QUÉ SE PIDE:
Responda con datos del artículo sobre la muerte de Camilo José Cela:
(a) ¿Qué fecha figura tras el título "El latido del aire"?
(b) ¿Con qué día están fechadas, según el autor, "estas mismas líneas"?
(c) ¿A qué verano se traslada la memoria del autor?

FRAGMENTO SELECCIONADO:
- - - - - - -
El Cultural

El latido del aire

17 enero, 2002 01:00

Camilo José Cela, por Gusi Bejer

En la muerte de Camilo José Cela

El día en que se pierde para siempre a un amigo es humano recordar, con toda la viveza de que seamos capaces, algún momento pasado en su compañía de la que no podremos disfrutar nunca más. El día en que muere un escritor cuya obra hemos frecuentado, puede que alguno de sus títulos, de sus párrafos, de sus personajes o de sus versos, contribuya a hacernos presente todavía su figura, aun sabiendo que no cabe esperar de su pluma ninguna obra más.

De Camilo José Cela se han escrito cientos de páginas, y todavía se escribirán muchas más. Yo mismo he contribuido modestamente a ese caudal de literatura ancilar sobre la gran literatura de C. J. C., y con estas mismas líneas, fechadas el día de su muerte, no desmiento mi afirmación anterior. No quisiera tampoco desdecirme en cuanto a lo afirmado acerca de lo que acaso recuerden el amigo y el lector en semejante trance, y por ello mi memoria se traslada decididamente al verano de 1988.
- - - - - - -
DATOS APORTADOS:
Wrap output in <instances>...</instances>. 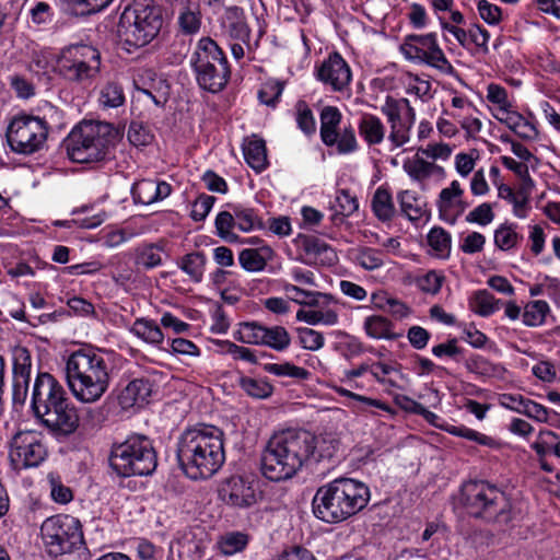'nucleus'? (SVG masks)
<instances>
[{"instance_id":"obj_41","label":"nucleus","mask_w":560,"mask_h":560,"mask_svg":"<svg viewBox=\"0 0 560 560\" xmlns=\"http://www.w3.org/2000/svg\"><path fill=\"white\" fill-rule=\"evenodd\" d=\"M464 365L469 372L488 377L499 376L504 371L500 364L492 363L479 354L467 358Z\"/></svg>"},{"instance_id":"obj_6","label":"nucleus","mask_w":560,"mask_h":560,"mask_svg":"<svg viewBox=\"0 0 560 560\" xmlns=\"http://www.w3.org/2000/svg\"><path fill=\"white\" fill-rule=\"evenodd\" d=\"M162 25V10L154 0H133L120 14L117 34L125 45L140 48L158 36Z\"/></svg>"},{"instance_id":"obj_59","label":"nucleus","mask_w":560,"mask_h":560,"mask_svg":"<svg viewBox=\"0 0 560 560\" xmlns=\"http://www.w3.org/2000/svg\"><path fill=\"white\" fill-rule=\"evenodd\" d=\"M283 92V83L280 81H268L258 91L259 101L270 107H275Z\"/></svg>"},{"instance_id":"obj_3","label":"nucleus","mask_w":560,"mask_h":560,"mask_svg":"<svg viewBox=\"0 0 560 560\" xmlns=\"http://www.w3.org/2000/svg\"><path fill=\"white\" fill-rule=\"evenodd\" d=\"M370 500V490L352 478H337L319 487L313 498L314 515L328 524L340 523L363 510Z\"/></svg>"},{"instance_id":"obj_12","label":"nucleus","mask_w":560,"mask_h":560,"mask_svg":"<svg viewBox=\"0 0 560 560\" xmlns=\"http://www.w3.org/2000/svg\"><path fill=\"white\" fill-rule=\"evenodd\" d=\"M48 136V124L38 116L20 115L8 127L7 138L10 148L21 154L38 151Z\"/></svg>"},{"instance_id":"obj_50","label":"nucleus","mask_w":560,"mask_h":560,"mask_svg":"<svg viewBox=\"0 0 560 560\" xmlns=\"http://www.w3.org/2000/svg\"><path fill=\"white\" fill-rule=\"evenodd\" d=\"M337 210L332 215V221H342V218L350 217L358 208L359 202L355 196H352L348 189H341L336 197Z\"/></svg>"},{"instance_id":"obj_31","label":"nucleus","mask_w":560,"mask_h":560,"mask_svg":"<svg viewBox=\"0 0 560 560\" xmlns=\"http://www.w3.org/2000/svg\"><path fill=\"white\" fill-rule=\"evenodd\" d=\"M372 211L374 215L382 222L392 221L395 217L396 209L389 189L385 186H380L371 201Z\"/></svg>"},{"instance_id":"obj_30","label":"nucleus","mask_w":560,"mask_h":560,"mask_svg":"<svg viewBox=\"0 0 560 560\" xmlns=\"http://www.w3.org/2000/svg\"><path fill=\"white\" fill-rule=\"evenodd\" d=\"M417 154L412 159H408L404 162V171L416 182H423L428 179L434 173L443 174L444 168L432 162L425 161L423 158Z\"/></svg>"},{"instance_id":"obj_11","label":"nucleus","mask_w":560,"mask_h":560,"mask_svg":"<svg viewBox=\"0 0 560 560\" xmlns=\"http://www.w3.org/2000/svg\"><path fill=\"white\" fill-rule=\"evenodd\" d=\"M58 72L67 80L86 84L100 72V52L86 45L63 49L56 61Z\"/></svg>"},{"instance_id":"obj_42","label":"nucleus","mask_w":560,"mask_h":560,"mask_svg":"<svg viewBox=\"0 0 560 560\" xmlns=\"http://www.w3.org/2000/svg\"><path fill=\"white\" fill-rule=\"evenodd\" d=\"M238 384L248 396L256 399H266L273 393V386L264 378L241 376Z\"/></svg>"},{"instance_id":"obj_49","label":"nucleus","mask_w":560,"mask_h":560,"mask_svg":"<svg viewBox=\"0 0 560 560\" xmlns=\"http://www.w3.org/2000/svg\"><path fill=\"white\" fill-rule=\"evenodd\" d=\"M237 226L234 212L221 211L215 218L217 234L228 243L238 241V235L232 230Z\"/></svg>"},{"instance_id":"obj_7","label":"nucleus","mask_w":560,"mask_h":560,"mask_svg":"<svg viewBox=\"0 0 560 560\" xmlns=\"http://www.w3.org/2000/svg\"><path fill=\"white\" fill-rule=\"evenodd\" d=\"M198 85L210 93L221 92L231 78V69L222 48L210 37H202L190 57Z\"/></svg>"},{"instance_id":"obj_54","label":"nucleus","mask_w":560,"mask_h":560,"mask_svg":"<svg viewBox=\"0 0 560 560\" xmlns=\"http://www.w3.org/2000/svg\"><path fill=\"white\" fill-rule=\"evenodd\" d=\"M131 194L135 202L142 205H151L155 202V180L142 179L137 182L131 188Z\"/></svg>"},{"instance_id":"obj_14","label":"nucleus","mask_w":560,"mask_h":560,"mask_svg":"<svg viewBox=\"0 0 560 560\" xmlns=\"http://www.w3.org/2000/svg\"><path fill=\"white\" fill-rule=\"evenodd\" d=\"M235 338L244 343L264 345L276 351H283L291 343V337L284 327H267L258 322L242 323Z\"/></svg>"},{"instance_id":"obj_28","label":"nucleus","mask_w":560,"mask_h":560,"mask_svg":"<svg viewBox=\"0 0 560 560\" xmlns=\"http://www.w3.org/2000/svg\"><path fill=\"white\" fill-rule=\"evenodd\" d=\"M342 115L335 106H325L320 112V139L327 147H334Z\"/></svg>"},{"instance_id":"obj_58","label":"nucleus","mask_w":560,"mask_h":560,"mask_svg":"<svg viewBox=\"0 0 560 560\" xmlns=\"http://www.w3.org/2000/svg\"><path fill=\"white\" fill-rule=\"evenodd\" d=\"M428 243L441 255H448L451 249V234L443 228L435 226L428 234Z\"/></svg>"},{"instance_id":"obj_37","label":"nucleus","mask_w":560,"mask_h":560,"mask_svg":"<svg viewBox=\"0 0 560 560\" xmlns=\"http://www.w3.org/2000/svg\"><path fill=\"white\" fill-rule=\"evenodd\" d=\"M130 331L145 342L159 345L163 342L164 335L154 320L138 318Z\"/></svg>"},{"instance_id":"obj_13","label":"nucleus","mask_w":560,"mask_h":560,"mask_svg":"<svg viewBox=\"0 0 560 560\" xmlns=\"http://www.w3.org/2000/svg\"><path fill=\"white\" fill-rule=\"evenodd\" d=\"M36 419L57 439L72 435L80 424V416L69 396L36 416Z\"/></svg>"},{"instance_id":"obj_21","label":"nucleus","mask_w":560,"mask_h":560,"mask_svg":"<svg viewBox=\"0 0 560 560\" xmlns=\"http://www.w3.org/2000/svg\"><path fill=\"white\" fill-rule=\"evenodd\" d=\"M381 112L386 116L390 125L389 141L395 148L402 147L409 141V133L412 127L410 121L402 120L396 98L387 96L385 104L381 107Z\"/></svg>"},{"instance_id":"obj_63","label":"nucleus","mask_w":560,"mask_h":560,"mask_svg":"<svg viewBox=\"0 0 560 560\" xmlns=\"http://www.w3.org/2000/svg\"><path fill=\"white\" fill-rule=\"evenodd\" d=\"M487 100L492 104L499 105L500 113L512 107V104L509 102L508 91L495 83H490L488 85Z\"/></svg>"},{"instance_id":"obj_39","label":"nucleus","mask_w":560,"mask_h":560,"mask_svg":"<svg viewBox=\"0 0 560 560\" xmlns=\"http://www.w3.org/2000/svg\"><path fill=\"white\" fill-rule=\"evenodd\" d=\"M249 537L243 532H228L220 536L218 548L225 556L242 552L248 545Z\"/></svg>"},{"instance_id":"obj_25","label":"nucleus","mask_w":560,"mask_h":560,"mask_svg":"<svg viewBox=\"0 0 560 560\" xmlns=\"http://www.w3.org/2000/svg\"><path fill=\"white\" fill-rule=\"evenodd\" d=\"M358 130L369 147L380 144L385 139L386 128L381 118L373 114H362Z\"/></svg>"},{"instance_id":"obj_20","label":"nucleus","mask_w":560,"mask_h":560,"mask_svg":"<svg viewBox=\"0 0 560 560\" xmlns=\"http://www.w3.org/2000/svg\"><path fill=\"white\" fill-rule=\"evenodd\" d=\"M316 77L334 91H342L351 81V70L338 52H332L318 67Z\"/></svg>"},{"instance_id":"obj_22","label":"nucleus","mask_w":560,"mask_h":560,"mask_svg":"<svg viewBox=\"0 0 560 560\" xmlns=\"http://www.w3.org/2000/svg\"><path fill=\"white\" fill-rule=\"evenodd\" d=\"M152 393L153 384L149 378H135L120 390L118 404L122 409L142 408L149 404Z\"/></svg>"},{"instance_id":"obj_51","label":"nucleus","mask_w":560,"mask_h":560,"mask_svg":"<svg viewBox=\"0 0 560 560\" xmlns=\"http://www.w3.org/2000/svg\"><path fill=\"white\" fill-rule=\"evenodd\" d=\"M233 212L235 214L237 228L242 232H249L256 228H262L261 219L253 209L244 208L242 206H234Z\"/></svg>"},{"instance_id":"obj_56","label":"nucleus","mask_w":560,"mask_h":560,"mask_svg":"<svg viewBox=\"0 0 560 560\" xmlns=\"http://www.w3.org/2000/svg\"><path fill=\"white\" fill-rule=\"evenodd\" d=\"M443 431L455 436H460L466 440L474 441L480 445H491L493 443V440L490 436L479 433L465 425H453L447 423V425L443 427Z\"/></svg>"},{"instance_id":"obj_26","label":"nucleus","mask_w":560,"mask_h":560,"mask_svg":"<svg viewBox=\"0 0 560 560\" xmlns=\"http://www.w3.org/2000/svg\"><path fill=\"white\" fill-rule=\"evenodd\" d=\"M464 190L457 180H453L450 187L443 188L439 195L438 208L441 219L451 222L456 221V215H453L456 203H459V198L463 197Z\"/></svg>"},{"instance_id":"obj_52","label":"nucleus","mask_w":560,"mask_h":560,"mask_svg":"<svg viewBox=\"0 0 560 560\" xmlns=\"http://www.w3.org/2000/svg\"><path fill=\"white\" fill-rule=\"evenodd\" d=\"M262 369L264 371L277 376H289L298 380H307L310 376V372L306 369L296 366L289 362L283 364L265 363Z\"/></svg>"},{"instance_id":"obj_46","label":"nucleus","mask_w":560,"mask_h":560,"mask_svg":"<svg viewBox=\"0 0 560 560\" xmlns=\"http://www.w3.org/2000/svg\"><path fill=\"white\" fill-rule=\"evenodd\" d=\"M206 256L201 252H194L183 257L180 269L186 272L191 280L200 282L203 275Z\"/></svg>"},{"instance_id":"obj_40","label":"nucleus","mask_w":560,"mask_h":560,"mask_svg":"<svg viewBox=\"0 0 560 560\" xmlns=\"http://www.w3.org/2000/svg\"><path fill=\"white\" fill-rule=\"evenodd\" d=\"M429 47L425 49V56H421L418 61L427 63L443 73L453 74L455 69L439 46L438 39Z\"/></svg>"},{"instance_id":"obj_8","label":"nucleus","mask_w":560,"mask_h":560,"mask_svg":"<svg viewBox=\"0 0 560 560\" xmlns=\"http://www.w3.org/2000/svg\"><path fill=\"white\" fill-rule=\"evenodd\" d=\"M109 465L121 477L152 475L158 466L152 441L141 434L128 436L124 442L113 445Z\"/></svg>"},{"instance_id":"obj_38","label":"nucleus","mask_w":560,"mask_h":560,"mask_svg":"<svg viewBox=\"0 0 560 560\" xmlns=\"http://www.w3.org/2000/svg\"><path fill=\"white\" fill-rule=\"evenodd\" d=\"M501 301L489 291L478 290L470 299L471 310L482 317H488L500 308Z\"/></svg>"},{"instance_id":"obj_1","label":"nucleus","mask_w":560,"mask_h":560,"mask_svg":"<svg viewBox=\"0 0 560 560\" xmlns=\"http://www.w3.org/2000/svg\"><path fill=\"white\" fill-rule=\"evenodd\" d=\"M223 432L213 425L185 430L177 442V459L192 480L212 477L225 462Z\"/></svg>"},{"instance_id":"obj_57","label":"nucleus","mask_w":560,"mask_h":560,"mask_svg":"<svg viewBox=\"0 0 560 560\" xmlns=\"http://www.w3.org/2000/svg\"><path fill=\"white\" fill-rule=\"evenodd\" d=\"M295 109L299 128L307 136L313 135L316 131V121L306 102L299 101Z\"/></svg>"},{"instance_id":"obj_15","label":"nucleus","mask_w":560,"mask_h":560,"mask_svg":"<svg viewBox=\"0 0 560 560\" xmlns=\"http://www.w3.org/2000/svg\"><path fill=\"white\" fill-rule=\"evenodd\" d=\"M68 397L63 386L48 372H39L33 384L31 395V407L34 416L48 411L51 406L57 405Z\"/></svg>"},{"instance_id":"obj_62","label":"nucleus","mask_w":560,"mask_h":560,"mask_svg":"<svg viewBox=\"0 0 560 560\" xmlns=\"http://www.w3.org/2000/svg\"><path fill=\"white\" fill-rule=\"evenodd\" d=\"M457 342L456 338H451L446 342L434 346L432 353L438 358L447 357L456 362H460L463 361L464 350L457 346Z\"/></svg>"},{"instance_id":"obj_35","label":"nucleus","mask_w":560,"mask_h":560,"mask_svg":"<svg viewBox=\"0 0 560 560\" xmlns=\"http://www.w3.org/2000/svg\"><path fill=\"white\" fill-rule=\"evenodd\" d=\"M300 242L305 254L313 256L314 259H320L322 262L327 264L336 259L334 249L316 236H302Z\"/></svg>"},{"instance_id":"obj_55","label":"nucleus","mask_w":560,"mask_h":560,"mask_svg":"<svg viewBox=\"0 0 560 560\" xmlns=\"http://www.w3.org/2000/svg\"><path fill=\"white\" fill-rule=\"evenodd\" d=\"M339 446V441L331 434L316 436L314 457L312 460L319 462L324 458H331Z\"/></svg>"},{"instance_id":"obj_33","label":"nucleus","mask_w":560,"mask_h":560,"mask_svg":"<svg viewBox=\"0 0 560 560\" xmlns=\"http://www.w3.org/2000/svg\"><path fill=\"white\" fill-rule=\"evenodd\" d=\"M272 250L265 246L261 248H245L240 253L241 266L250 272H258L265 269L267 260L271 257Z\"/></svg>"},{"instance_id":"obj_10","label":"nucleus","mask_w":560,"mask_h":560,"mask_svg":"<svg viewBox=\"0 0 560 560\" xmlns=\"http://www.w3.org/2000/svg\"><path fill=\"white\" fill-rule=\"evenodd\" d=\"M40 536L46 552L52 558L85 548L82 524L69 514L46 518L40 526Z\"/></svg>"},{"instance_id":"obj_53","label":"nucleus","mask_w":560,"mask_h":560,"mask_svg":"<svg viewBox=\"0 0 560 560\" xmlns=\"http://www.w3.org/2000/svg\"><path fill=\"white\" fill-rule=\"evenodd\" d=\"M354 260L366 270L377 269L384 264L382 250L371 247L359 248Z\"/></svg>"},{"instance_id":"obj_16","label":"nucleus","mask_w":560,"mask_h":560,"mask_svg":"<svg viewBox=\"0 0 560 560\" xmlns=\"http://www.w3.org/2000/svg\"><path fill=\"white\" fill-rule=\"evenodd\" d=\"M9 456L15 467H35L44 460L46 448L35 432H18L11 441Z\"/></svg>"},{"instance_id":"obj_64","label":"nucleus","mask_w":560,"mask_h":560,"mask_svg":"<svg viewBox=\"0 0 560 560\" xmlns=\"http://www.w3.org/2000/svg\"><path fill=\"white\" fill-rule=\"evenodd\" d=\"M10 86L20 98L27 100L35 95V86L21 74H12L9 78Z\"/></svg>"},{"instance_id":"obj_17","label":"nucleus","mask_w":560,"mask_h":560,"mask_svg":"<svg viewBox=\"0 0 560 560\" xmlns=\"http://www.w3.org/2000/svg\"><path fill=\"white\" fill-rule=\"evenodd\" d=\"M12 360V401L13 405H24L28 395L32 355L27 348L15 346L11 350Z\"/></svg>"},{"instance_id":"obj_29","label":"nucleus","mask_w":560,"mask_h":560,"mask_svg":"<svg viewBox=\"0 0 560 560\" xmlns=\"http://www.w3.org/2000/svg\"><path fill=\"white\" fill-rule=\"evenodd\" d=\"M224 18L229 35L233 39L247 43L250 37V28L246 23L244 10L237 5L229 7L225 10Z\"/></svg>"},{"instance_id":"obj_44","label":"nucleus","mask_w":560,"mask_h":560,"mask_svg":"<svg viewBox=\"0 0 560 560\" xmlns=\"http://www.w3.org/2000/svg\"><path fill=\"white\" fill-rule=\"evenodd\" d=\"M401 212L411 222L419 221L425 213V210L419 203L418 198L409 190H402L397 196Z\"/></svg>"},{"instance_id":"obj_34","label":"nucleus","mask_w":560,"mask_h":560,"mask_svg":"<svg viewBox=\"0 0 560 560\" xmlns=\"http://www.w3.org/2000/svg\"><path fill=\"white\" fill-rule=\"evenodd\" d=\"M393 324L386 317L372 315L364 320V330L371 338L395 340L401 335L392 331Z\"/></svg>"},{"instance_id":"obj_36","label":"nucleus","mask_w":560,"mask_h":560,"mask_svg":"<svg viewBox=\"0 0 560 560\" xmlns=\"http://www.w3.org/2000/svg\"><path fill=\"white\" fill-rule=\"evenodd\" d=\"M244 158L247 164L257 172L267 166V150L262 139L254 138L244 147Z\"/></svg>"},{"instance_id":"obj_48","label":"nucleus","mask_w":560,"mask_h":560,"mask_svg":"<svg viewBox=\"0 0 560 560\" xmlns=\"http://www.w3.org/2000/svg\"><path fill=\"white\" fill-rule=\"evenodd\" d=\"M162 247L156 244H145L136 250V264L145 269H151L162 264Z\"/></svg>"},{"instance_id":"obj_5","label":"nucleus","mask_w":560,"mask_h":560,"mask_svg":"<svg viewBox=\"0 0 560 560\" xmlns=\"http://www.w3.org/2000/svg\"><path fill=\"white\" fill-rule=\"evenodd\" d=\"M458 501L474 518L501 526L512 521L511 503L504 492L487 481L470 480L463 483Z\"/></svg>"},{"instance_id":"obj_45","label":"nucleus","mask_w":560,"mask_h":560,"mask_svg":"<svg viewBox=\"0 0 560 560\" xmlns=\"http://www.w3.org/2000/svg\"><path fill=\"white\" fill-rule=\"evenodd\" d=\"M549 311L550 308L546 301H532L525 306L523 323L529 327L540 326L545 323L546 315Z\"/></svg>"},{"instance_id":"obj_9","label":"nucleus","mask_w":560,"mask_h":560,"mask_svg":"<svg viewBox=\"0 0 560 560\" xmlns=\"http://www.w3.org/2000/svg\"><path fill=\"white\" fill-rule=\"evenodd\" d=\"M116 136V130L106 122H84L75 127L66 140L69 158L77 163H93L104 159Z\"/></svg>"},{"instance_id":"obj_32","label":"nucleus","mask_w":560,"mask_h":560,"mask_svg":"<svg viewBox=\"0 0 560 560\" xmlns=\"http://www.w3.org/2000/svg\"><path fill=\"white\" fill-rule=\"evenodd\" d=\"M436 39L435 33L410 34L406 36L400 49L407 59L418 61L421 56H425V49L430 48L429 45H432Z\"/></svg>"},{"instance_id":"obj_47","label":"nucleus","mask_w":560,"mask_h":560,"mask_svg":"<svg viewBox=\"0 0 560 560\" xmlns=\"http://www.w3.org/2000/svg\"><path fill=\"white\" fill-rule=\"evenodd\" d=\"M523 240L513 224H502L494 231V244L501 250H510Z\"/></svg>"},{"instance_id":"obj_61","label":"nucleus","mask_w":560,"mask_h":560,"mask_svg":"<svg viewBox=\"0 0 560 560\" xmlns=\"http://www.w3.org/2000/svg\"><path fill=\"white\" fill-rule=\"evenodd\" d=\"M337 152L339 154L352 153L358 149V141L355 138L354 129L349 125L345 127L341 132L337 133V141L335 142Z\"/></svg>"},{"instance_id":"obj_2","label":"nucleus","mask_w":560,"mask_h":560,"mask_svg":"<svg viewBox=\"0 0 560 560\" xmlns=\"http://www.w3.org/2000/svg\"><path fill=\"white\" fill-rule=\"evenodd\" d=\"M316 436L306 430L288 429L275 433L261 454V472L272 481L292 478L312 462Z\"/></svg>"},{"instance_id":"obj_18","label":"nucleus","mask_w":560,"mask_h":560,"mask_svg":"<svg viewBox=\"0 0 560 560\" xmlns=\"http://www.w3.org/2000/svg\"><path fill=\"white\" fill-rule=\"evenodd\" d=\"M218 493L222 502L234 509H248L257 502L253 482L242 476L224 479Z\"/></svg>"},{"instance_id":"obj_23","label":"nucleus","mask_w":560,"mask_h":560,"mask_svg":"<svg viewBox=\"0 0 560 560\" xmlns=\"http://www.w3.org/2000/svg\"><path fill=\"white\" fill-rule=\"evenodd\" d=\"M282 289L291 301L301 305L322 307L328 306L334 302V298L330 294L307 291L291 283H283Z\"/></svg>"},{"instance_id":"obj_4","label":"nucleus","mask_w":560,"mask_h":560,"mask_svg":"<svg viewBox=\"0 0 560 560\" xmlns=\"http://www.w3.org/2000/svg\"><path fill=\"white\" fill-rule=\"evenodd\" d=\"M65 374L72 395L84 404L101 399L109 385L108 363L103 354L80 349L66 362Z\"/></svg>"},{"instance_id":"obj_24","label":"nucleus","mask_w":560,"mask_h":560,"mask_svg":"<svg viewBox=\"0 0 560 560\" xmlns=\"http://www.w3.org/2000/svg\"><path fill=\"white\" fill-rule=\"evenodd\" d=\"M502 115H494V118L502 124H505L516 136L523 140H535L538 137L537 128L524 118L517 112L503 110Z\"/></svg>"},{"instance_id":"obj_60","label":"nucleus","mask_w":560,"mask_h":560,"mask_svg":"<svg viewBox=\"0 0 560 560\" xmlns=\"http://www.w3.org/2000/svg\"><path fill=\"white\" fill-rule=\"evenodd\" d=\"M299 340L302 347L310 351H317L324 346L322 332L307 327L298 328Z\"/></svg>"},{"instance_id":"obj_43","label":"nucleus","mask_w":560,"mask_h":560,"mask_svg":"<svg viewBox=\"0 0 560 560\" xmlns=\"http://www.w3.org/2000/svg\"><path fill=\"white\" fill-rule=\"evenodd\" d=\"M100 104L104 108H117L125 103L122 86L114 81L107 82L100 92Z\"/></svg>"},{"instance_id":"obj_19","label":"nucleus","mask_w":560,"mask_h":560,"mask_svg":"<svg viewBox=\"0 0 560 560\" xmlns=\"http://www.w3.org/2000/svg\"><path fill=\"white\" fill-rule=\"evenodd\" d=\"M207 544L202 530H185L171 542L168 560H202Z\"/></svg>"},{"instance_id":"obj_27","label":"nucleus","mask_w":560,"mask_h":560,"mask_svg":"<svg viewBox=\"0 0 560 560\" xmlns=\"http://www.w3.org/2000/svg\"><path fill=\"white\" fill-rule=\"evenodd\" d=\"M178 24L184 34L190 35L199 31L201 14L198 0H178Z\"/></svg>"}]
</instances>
- - - - - - -
RESPUESTA:
(a) 17 de enero de 2002, a la 01:00.
(b) Con el día de la muerte de Camilo José Cela.
(c) Al verano de 1988.